### Challenges
(A) Using the infrared detector text, answer each question on its own line, marked (i), (ii), (iii):
(i) What backs the thermistor flakes to give fast response to changes in radiation?
(ii) In the bridge circuit, which point serves as the output terminal?
(iii) In the usual circuit for photoconductive detectors, what takes the place of the compensating element?
(B) For each statement, marked (i), (ii), (iii), say yes or no to whether it agrees with the infrared detector text, and quote the deciding words:
(i) The compensating flake's resistance changes when the bolometer is exposed to radiation.
(ii) Thermal detectors respond almost equally to radiation at all wavelengths.
(iii) Most photoconductive detectors need cooling to extremely low temperatures to operate efficiently.
(C) Return the passage of the infrared detector text starting at "The bolometer is usually" and ending at "the incident radiation.".

An extremely important group of thermal detectors are thermistor bolometers. Thermistors are heat sensitive resistors which exhibit large changes of resistance with temperature. When used as radiation detectors, they are made in small and very thin flakes and are solidly backed by heat sinks of high thermal conductivity for fast response to changes in radiation. A thermistor bolometer is constructed by using a closely matched pair of such flakes in an arrangement like that shown in Fig. 6. The detector assembly is quite rugged and resistant to the vibration, shock, temperature variations, high humidity, and other extreme environmental conditions found in industrial and military applications.

The bolometer is usually operated in a bridge circuit as shown in Fig. 7, with the two flakes equally and oppositely biased. The output terminal, which is the junction of the two flakes, is thus maintained near ground potential to reduce noise and microphonics. Since the two flakes are closely matched, there is little voltage drift of the output terminal with changes in ambient temperatures. When the bolometer is exposed to radiation, the active flake is heated; its temperature rises, and its resistance decreases. Since the compensating flake is shielded, its resistance is unaffected by the radiation. The output voltage at the junction of the two flakes therefore changes by an amount which is precisely proportional, over a tremendous dynamic range, to the power of the incident radiation.

Photodetectors respond to infrared radiation of shorter wavelengths. Fig. 9 shows that while thermal detectors respond almost equally to radiation at all wavelengths, most photodetectors have some long-wavelength limit beyond which their response falls off. Of the various photoelectric effects the one most common for infrared detection is the photoconductive effect. As a result of this effect, the conductivity of certain solid materials changes when radiation is encountered. Photoelectric effects are usually considerably greater than thermal effects, so that special precautions are not usually taken to reduce temperature effects in most photodetectors. The usual circuit for photoconductive detectors is similar to that for the thermistor bolometer detector, except that instead of a compensating element a fixed dropping resistor is used. Some of the most common photoconductive detectors are lead sulfide, lead telluride, lead selenide, indium antimonide, and specially treated germanium. Most photoconductive detectors require cooling to extremely low temperatures for efficient operation.

### Entries
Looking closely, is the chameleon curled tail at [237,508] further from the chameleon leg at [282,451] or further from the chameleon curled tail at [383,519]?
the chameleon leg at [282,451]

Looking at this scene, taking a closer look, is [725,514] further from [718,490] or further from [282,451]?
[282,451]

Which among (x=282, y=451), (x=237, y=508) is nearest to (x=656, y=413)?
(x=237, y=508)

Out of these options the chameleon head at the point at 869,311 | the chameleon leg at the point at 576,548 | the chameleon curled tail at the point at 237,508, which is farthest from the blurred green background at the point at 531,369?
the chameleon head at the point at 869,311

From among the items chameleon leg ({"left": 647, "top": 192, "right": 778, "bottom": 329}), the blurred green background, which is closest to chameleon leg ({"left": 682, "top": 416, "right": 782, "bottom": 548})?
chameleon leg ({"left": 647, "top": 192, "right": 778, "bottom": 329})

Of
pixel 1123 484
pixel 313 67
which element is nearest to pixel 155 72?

### Exercise answers
(A)
(i) Heat sinks of high thermal conductivity.
(ii) The junction of the two flakes.
(iii) A fixed dropping resistor.

(B)
(i) No: "Since the compensating flake is shielded, its resistance is unaffected by the radiation."
(ii) Yes: "thermal detectors respond almost equally to radiation at all wavelengths"
(iii) Yes: "Most photoconductive detectors require cooling to extremely low temperatures for efficient operation."

(C)
The bolometer is usually operated in a bridge circuit as shown in Fig. 7, with the two flakes equally and oppositely biased. The output terminal, which is the junction of the two flakes, is thus maintained near ground potential to reduce noise and microphonics. Since the two flakes are closely matched, there is little voltage drift of the output terminal with changes in ambient temperatures. When the bolometer is exposed to radiation, the active flake is heated; its temperature rises, and its resistance decreases. Since the compensating flake is shielded, its resistance is unaffected by the radiation. The output voltage at the junction of the two flakes therefore changes by an amount which is precisely proportional, over a tremendous dynamic range, to the power of the incident radiation.